COLUMNA
Artículos estrictamente de opinión que responden al estilo propio del autor. Estos textos de opinión han de basarse en datos verificados y ser respetuosos con las personas aunque se critiquen sus actos. Todas las columnas de opinión de personas ajenas a la Redacción de EL PAÍS llevarán, tras la última línea, un pie de autor —por conocido que éste sea— donde se indique el cargo, título, militancia política (en su caso) u ocupación principal, o la que esté o estuvo relacionada con el tema abordado

‘No me gusta conducir’: en qué se parece hacer una serie a aprender a conducir

Aunque esa no sea su intención, la comedia de Borja Cobeaga también habla mucho de lo que supone hacer una ficción televisiva

Tráiler de la serie 'No me gusta conducir'

Un cuarentón decide sacarse el carné de conducir, el concepto. Borja Cobeaga ha contado que cuando quiso venderle a Juan Diego Botto la premisa de No me gusta conducir (TNT) para conseguir que la protagonizara, al actor le pareció la idea más inane que le habían echado a la cara, mientras Cobeaga la contaba como si fuera un —con perdón por el anglicismo— high concept de primera categoría. Me imagino la escena como uno de esos momentos en los que Lorenzo, el profesor de autoescuela de la serie interpretado por un extraordinario David Lorente, está intentando darle una de sus lecciones sobre la vida a Pablo Lopetegui, el atildado profesor universitario con un doctorado en literatura medieval que se va a sacar el carné de conducir a una edad en la que podría ser padre de sus compañeros de autoescuela.

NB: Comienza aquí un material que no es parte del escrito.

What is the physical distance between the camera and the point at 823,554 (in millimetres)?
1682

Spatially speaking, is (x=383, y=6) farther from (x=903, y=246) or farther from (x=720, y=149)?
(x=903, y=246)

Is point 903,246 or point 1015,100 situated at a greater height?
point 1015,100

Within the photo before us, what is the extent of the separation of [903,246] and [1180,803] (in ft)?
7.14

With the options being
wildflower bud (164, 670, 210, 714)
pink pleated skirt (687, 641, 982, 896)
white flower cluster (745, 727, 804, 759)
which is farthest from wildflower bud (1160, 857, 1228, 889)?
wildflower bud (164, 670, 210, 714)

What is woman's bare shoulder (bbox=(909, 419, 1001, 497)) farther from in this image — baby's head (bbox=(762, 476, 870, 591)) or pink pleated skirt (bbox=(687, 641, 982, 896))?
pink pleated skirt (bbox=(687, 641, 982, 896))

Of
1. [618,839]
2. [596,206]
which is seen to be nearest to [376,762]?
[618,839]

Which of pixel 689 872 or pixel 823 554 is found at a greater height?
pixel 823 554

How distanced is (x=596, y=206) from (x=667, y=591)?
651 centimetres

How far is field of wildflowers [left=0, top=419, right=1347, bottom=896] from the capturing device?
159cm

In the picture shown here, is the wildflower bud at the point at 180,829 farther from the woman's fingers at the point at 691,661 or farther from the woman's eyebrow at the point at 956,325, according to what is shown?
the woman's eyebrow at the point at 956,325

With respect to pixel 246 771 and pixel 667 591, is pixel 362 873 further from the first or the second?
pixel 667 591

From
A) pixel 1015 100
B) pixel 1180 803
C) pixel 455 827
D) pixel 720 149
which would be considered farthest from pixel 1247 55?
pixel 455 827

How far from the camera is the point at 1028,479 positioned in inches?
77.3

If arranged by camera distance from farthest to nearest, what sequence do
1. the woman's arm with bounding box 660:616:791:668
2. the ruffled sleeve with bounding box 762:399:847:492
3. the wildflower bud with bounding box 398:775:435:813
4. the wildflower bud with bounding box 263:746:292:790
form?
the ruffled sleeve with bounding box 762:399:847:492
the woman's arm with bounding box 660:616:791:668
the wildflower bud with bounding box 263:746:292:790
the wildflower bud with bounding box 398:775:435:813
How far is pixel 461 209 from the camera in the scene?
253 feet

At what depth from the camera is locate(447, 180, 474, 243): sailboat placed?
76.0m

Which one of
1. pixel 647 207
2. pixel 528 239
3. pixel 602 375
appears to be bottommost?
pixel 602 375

Hacer una serie se parece bastante a aprender a conducir. A muchos creadores les pasa como a Lopetegui, que contempla desconcertado cómo “cualquier idiota con el graduado escolar puede aprender a conducir en una semana”. Vale que uno no hace una serie en una semana, por mucho que Borja haya tardado menos en rodarla que en sacarse el carné, pero grandes éxitos televisivos han nacido de personas que, por seguir la linde lógica de Lopetegui, podrían sacarse el carné en dos días. Además, a cada serie, igual que a cada coche, hay que encontrarle, como diría Lorenzo, el vibrato. Una serie puede sobrevivir sin un —con perdón otra vez— high concept, pero no sin tono. El particularísimo vibrato de No me gusta conducir, donde caben Ladilla Rusa y Enya, una expareja que se lleva bien, una crisis vital cargada de sociopatía y una deuda personal llena de ternura es mucho más difícil de conseguir que levantar el pie del embrague al tiempo que uno aprieta el acelerador.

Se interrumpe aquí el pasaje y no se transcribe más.